Paper Structure (25 sections, 6 equations, 9 figures, 3 tables, 1 algorithm)

This paper contains 25 sections, 6 equations, 9 figures, 3 tables, 1 algorithm.

Figures (9)

  • Figure 1: We present EgoSonics, a method to synthesize audio tracks conditioned on silent in-the-wild egocentric videos. Our method operate on videos at 30 fps, and can synthesize audio that is semantically meaningful and synchronized with events in the video ("dish hits the sink" or "lawn mower turned off"). We also propose a new method to evaluate audio-video synchronization quality.
  • Figure 2: The overall architecture of our proposed method - EgoSonics. The input video frames are encoded through a video encoder to get video embedding $E_V$. This video embedding goes to the SyncroNet\ref{['subsec:syncronet']} which generates several control signals to control the generation of audio spectrograms by providing pixel-level temporal control to a pre-trained Stable Diffusion (SD) \ref{['subsec:ldm']}. An MLP translates the video embedding into text embedding $c_t$ for SD. The loss between the ground truth audio spectrogram $E_A$ and predicted $E'_A$ is used to train the SyncroNet. Finally, as a post processing step, generated audio is upsampled using Audio SR module.
  • Figure 3: Figure describes the training of Syncronet model. A trainable copy of Stable Diffusion's UNet encoder generates control signals through zero convolution layers, providing pixel-level control to the pretrained UNet Decoder model.

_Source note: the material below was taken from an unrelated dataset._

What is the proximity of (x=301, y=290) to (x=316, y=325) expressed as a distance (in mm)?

The UNet decoder generates a $64x64$ encoded feature map, which goes through VAE decoder to generate the predicted audio spectrogram $E'_A$.

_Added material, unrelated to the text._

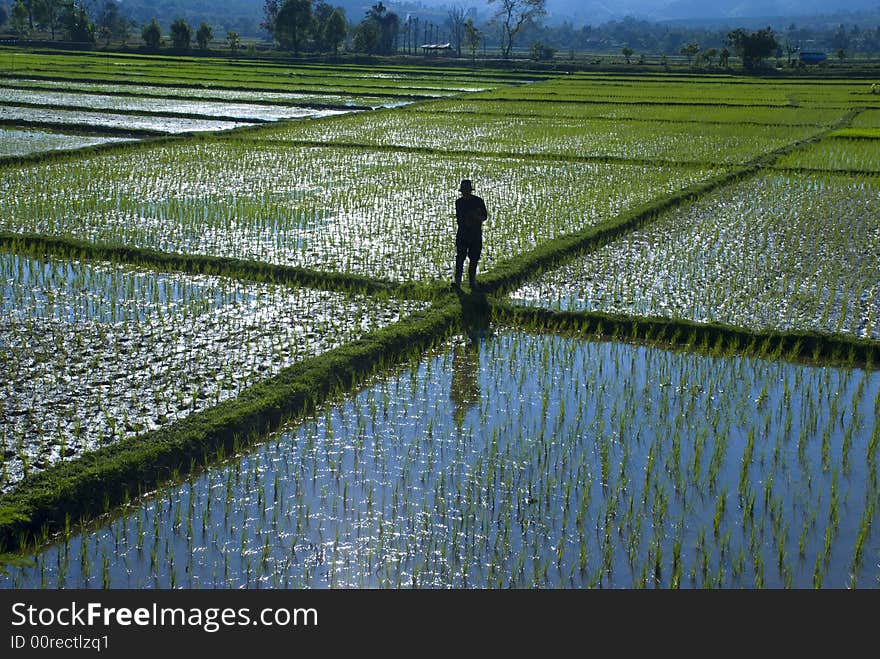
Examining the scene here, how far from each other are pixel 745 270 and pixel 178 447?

  • Figure 4: Self-attention is applied to the sum of encoded video embedding and the noisy input sample. Then the cross-attention is applied between $E_V$ and the previous intermediate signal. Post which, they are passed through a linear layer followed by a zero convolution layer to get control signal $c^n$.
  • Figure 5: Figure compares how well each model can synchronize the generated audio with the GT audio. Our method can generate very synchronized audios with higher quality. On the other hand, Diff-Foley and Make-an-Audio fails to do so, and often fails to synthesize contextually correct audio. Diff-Foley can only synthesize 8 seconds long audio compared to 10 seconds for others.